Vectors are a simple data structure that contain a set of floats - numbers. They are incredibly useful!
After looking through this high-level-overview page, I recommend reading this page on Vectors in the Unity manual.
Vector Overview #
Types of Vectors in Unity #
In Unity, we have a number of different ‘vector’ data structures:
The number refers to the number of floats that the vector contains. The floats are named in using standard mathematical letters you are likely familiar with from middle school algebra: X, Y, Z, and W. In that order.
Vector2’s have an x and a y property.
Vector3’s have an x, a y, and a z.
Order of Units #
We always use the same order: x then y then z. So if one says, out loud, that an object is at position “twelve thirteen zero”, we know it has a position vector with x:12, y:13, z:0, often written in parenthesis and separated by commas: (12,13,0). This nomenclature comes from algebra, and should feel familiar.
What Vectors Are #
Vectors are containers for a set of numbers, and a bunch of functions for manipulating and working with these sets of numbers. In mathematics, we might use the idea of a “pair” or “tuple” for such containers.
What Vectors Represent #
When I say that vectors are “just containers for a set of numbers”, this definition probably falls a little flat. We often speak about vectors in the context that we use them, and we use vectors in lots of different ways. This shouldn’t come as a surprise, just look at the Wikipedia Disambiguation Page for Vectors. When we speak about vectors, we are probably talking about them in terms of “Euclidean Vectors”, so give that wikipedia page a skim too.
Some of the things that vectors commonly represent in Unity:
- A position in a cartesian coordinate system
- A position on a grid (also see: Vector2Int for this use case)

• Your goal: Check each statement against the Unity vectors overview and mark it yes or no, quoting the words from the overview that decide it. (a) A Vector3 holds an x, a y, and a z. (b) A position spoken as "twelve thirteen zero" has a z value of 13. (c) The floats in a vector are named X, Y, Z, and W, in that order. Rely only on the Unity vectors overview when you answer.

• Data shown:
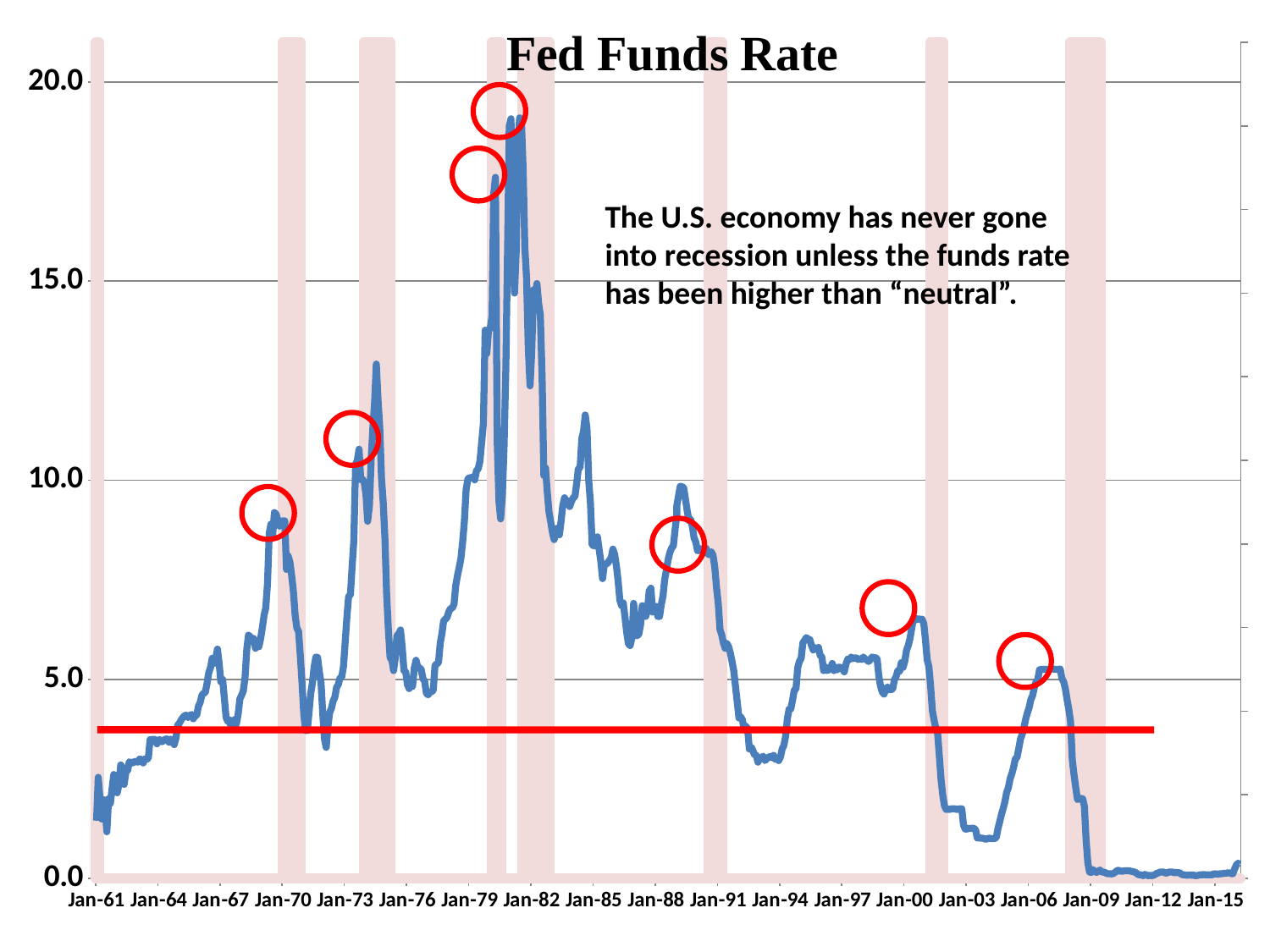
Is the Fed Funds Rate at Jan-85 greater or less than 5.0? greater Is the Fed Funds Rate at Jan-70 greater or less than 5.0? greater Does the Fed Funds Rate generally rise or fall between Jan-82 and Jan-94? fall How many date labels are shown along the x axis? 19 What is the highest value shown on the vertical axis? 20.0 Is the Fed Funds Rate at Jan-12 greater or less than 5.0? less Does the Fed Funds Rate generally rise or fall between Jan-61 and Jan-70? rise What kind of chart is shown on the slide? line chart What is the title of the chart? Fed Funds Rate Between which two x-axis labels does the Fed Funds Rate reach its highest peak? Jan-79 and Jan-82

• Answer for this exercise:
(a) Yes: "Vector3’s have an x, a y, and a z."
(b) No: "we know it has a position vector with x:12, y:13, z:0"
(c) Yes: "X, Y, Z, and W. In that order."